The Jacob Internet Fund is not investing in many of
the well-known Internet names including America
Online and Yahoo!. Given those two names have
appreciated substantially in 1999, he feels their
upside is somewhat limited because they have become
so large. He states, "They are very successful
companies in their given niches and will continue
to be for the next five to 10 years. Unfortunately,
as an investor we just don't feel that we have the
kind of upside available to us as we might find in
some of the small- to mid-size Internet companies."

Ryan's fund is heavily weighted toward media and
content companies. Those companies, he points out,
require "long lead times" before reaching critical
mass. "Once these companies do reach critical mass,
they will start to show earnings. In many cases,
this is two to three years away. We believe these
properties, once they are able to gain this type of
scale, will have built very valuable franchises.

One of Jacob's favorite holdings is NBC Internet
(NBCI 77), which is the former Xoom.com and Snap.com,
including a few General Electric Internet properties.
NBCI is NBC's attempt to build a horizontal portal
to compete with other portals including: Yahoo!,
Excite and Lycos. "We think that with the backing
of NBC and being part of their family, they have a
great opportunity to establish a leadership position,"
he explains.

Another name he is positive on is StarMedia
(STRM 40 1/4)
, which is one of the largest Latin
American portals and similar to the major U.S.
portals. "StarMedia has a very strong presence in
Central and South America. They were an early mover
in those markets so they really have established a
great deal with brand identity. Outside the U.S.,
we are going to see many of these foreign markets
drive the growth of Internet usage and we think
StarMedia is exceptionally well-positioned."

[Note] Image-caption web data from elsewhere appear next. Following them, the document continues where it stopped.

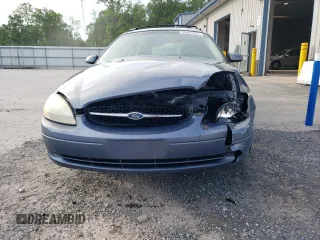 2001 Ford Taurus SE Standard with VIN 1FAHP58S71G184725, listed as a Copart auction lot 56401895 with 163,238 mi miles and Salvage title. Bid and sale history available at DreamBid. Image 5.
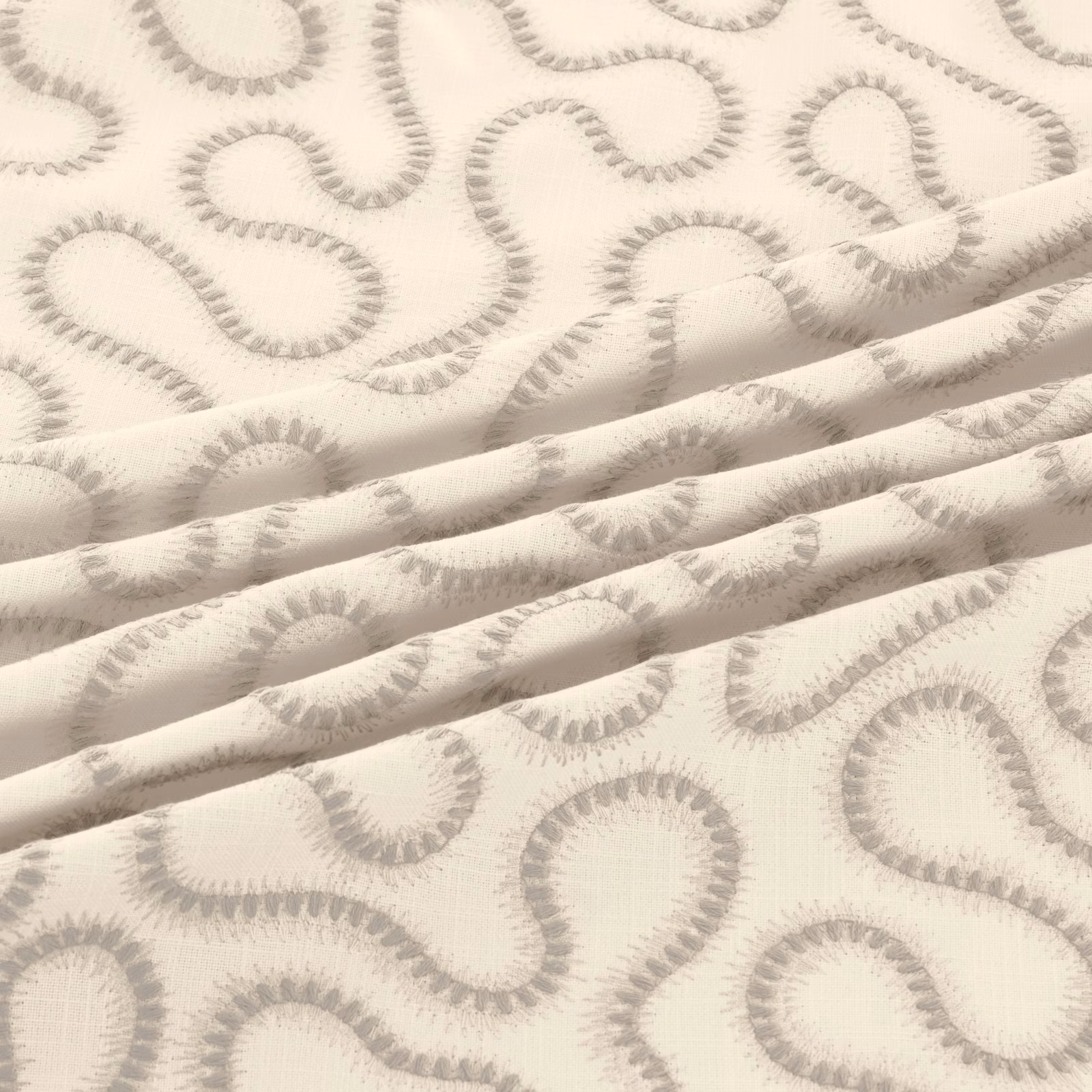 Ivory fabric with soft dove-grey looping motifs and a lightly textured weave in folded layers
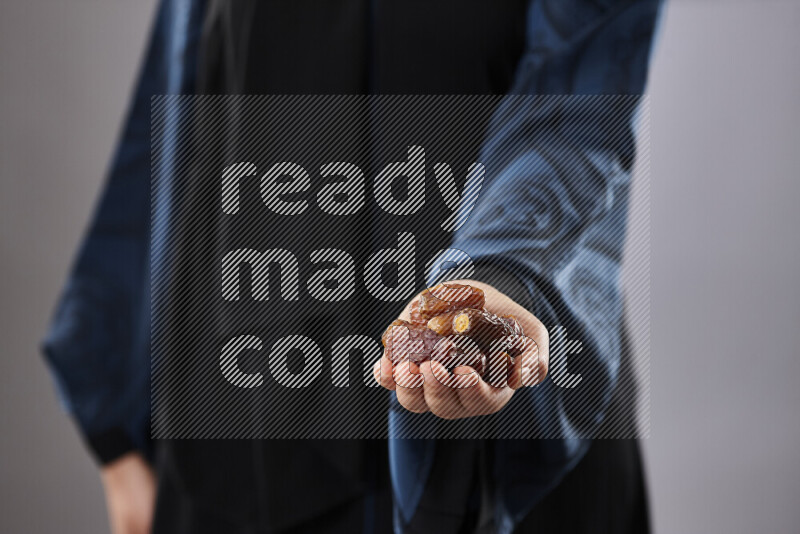 امرأة ترتدي عباءة تحمل أنواع مختلفة من التمر في أوضاع متعددة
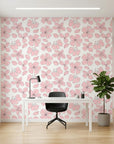 Petal Drift blush pink cherry blossom wallpaper as a feature wall in a bright home office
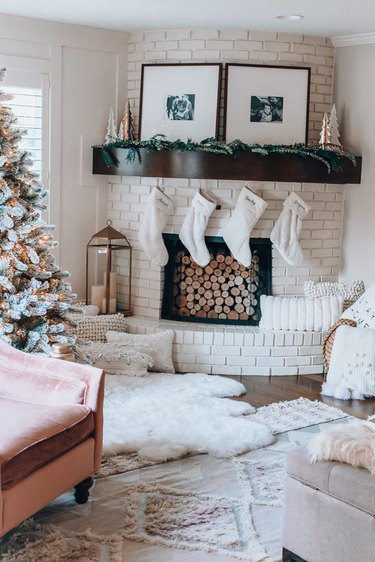 White  farmhouse Christmas decorating idea for living room with stockings, textiles, and Christmas tree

Ryan has invested in the B2B (Business-To-Business)
space but notes that investor enthusiasm has made
that space very rich. One name he does own in that
space is Ask Jeeves (ASKJ 110) which provides consumer
and corporate question and answering services. Ask
Jeeves allows businesses to cut down on expensive
customer service costs by utilizing an Internet
solution. "Ask Jeeves is well-positioned to continue
to add new ecommerce companies on the Web as well as
other service companies to answer questions via
computer. It will save a tremendous amount in costs
on the customer-service side."

Two larger companies Jacob is bullish on are eBay
(EBAY 135) and Priceline.com (PCLN 46 3/4). He likes
those two companies because they provide unique
solutions for buyers and sellers to meet through the
Internet. Priceline.com allows businesses to sell off
existing inventory of perishable items including
airline seats, hotel rooms and rental cars, and the
company has been able to move into other areas such
as home mortgages, automobiles and, most recently,
groceries. "It is a very leveragable model." Jacob
points out that both of those companies are unique
and would not exist if there was no Internet.

Ryan is somewhat cautious about the B2B and networking
stocks because of their tremendous runs. "While a lot
of these companies are exceptionally positioned, the
valuations will probably be tough to maintain."